„Migration ist Normalität“

Christoph Butterwegge, Professor für Politikwissenschaft in Köln und Mitglied der Forschungsstelle für Interkulturelle Studien (FiSt), zum Thema Medien und Migration

taz: Berichten die Medien heute differenzierter über Migration als noch vor ein paar Jahren?

Christoph Butterwegge: Einerseits ist die Sensibilität vieler JournalistInnen gewachsen. Andererseits suchen manche Medien immer noch die Tatsache zu bestreiten, dass Deutschland längst ein Einwanderungsland ist, und machen mit Erfolg Stimmung dagegen.

Tendieren Lokalzeitungen eher zu Vorurteilen als überregionale Medien?

Nein, das kann man gewiss nicht sagen. Vielmehr sind auch in Magazinen wie Stern, Spiegel und Focus alarmistische Tendenzen und deutliche Ablehnung gegenüber einer multikulturellen Gesellschaft spürbar.

Können sich kleinere Zeitungen überhaupt entziehen, wenn Leitmedien wie der „Spiegel“ ein Thema dramatisieren?

Durchaus. Sie stehen zwar unter einem gewissen Zwang, das Thema aufzugreifen. Aber sie können den Diskurs beeinflussen und entdramatisieren.

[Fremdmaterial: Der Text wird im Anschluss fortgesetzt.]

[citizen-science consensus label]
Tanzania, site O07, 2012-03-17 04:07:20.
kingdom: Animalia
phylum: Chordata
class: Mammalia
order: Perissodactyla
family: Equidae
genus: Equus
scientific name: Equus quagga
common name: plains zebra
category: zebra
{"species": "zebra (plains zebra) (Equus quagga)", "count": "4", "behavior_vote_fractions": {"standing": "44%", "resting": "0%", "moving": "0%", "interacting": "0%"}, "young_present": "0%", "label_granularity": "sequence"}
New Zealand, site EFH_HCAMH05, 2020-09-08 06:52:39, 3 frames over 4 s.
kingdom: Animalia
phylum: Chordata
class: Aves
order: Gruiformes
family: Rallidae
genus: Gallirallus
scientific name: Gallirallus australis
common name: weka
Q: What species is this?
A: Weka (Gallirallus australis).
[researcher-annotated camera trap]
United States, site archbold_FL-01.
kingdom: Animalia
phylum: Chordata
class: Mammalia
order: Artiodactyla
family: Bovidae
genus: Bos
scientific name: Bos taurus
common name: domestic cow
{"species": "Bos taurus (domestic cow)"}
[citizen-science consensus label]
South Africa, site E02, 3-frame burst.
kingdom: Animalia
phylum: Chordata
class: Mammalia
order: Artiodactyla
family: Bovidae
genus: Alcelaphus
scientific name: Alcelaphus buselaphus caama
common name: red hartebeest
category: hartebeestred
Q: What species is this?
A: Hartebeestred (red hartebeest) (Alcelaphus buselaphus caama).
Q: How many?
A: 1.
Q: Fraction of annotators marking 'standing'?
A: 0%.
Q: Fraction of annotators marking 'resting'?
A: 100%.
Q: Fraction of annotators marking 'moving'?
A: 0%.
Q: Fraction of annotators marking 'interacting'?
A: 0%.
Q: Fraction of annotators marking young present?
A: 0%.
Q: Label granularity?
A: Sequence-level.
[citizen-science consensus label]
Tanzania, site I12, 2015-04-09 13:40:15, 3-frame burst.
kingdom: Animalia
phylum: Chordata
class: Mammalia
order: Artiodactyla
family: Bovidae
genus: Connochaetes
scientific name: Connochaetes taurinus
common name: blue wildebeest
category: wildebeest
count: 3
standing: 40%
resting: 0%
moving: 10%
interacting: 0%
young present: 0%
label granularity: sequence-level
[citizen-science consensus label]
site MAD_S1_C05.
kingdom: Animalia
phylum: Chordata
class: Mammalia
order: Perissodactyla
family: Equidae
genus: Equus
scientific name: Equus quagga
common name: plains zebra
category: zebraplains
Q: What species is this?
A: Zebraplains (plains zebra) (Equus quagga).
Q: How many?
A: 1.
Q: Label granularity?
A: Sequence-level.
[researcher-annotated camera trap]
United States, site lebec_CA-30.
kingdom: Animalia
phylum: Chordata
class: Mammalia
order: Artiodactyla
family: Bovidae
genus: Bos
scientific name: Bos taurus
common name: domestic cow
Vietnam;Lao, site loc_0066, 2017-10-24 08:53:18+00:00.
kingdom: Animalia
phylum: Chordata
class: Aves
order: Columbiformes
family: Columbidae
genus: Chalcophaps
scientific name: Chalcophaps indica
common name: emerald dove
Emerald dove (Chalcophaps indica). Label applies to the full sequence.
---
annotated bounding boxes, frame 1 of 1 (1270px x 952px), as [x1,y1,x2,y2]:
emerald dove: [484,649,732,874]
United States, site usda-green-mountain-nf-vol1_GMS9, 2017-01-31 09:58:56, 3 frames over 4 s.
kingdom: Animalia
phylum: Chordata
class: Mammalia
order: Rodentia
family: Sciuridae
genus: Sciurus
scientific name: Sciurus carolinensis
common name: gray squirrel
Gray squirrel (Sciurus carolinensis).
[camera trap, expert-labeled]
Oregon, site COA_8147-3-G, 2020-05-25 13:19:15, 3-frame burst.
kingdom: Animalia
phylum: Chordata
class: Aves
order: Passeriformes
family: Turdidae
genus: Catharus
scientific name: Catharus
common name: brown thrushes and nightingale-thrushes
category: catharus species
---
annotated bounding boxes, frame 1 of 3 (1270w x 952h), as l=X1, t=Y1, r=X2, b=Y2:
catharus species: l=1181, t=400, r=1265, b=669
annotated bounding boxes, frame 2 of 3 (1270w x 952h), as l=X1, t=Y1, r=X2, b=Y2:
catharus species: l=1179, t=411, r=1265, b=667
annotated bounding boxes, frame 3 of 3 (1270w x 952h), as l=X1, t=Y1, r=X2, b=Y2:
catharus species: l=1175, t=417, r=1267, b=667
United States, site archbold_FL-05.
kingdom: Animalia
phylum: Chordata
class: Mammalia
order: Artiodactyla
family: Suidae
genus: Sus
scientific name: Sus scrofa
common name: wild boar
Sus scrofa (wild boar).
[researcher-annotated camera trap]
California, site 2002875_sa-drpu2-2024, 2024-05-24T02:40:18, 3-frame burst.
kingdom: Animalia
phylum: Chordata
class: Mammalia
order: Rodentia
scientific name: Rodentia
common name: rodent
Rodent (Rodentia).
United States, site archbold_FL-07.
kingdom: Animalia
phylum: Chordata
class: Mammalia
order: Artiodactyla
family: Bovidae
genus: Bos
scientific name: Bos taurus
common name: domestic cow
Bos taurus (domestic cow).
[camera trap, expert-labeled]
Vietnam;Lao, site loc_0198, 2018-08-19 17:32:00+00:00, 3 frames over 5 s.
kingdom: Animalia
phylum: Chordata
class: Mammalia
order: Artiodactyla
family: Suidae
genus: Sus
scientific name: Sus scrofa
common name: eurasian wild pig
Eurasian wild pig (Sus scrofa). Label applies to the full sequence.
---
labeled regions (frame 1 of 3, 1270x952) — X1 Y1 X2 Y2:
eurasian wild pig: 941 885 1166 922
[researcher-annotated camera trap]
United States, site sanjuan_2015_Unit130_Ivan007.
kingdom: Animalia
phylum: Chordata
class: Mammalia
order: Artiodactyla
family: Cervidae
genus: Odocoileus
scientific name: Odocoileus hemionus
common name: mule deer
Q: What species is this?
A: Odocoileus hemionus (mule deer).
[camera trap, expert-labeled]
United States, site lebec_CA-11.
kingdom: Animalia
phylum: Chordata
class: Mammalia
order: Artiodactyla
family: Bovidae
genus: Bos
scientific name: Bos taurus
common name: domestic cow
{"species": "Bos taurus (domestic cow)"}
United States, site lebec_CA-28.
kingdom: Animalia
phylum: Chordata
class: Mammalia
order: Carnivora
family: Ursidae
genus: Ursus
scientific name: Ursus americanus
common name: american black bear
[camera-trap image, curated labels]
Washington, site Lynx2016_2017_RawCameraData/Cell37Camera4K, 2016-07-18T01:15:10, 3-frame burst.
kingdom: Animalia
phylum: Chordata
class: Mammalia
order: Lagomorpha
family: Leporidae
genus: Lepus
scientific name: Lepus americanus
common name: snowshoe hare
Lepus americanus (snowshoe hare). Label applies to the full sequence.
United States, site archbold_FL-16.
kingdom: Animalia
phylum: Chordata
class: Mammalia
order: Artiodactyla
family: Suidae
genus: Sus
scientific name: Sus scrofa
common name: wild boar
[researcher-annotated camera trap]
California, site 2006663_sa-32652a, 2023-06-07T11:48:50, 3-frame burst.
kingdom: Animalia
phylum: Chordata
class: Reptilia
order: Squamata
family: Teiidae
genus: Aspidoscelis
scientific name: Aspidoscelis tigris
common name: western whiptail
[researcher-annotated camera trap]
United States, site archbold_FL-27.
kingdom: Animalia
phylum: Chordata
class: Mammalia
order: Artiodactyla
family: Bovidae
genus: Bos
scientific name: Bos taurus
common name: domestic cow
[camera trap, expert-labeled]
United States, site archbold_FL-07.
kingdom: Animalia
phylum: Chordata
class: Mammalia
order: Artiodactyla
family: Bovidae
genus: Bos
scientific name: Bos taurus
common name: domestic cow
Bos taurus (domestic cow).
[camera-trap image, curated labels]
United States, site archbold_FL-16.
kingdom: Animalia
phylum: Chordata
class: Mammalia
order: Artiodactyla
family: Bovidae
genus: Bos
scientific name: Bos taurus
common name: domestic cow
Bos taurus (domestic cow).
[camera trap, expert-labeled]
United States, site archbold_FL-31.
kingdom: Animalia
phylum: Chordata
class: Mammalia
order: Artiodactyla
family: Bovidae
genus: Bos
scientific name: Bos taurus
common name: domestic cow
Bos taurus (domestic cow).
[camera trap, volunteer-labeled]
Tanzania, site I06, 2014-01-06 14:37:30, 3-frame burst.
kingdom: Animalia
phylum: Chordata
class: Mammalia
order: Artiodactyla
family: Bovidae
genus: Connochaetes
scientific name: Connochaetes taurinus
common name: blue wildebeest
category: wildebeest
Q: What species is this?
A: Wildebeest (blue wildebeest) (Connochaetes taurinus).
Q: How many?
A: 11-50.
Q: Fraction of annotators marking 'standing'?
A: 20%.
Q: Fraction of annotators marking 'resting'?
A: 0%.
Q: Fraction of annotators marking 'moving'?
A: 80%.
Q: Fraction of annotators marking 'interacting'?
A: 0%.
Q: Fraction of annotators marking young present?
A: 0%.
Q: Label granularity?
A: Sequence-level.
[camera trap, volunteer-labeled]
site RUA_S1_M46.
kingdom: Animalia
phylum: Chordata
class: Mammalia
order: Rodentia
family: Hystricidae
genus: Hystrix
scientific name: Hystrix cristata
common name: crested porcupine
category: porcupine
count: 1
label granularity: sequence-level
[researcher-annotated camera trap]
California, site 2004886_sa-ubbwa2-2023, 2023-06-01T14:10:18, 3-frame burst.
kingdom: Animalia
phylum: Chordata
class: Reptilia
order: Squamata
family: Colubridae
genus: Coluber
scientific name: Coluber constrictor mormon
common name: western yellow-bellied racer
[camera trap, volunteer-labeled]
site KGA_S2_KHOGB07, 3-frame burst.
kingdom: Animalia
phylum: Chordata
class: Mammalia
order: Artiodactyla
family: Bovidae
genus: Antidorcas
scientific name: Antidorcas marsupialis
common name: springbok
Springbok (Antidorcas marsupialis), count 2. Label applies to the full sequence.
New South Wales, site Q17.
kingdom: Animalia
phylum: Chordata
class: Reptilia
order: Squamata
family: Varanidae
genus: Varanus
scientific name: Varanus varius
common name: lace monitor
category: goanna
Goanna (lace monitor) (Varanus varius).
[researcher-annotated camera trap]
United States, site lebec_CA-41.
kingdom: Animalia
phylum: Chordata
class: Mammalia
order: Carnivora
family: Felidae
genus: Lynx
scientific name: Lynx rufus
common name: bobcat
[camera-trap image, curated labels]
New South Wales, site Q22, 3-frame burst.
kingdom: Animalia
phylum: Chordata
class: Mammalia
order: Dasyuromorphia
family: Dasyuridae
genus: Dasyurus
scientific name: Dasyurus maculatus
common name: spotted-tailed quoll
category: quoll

Nehmen Sie die Koftuchdebatte: Da wurde in den meisten Medien durchaus differenziert berichtet.

Woran liegt es, dass die Hintergründe von Migration kaum beleuchtet werden?

Das liegt nicht zuletzt am wachsenden Druck auf die einzelnen JournalistInnen. Vor allem private Medien haben die Möglichkeiten zur sorgfältigen Recherche drastisch eingeschränkt. Das Diktat der Deadline und die Herrschaft von Auflagenhöhe und Einschaltquote führen gleichfalls zu einem plakativen Umgang. Besonders die Boulevardzeitungen stellen Migration als etwas dar, das wegen der damit verbundenen Belastung oder Bedrohung für Deutschland abzulehnen sei, oder als etwas, das nach Kosten-Nutzen-Gesichtspunkten zu bewertet sei.

In Ihrem neuesten Buch schreiben Sie sinngemäß: „Je globalisierter die Welt, desto ethnisierter ist sie auch.“ Wie ist diese These zu verstehen?

Ethnisierung ist eine mögliche Reaktion auf Globalisierung. Teile der Gesellschaft, die sich als Verlierer der neoliberalen Modernisierung begreifen, wenden sich gegen die ökonomische Globalisierung und greifen dabei wieder auf einen völkischen Nationalismus zurück. Sie lehnen jede Zuwanderung ab und deuten ökonomische Konflikte als kulturell oder ethnisch bestimmt. Andere, die eher von der Globalisierung profitieren, vertreten einen Standortnationalismus und heißen Migration unter ökonomischen oder demografischen Gesichtspunkten gut. Beide Trends spiegeln sich – vielfältig gebrochen – in den Massenmedien wider.

Was sollten Journalisten bei der Berichterstattung über Migration beherzigen?

Sie sollten sich darüber klar sein, wie hoch brisant das Thema nicht nur in Wahlkampfzeiten ist. Sie dürfen nicht verschweigen, dass es durch Integrationsdefizite bedingte Negativeffekte für Migranten wie für die heimische Bevölkerung gibt. Vor allem muss Migration im Zeichen der Globalisierung als Normalität dargestellt und nicht nur dann akzeptiert werden, wenn daraus Vorteile für das Aufnahmeland erwachsen.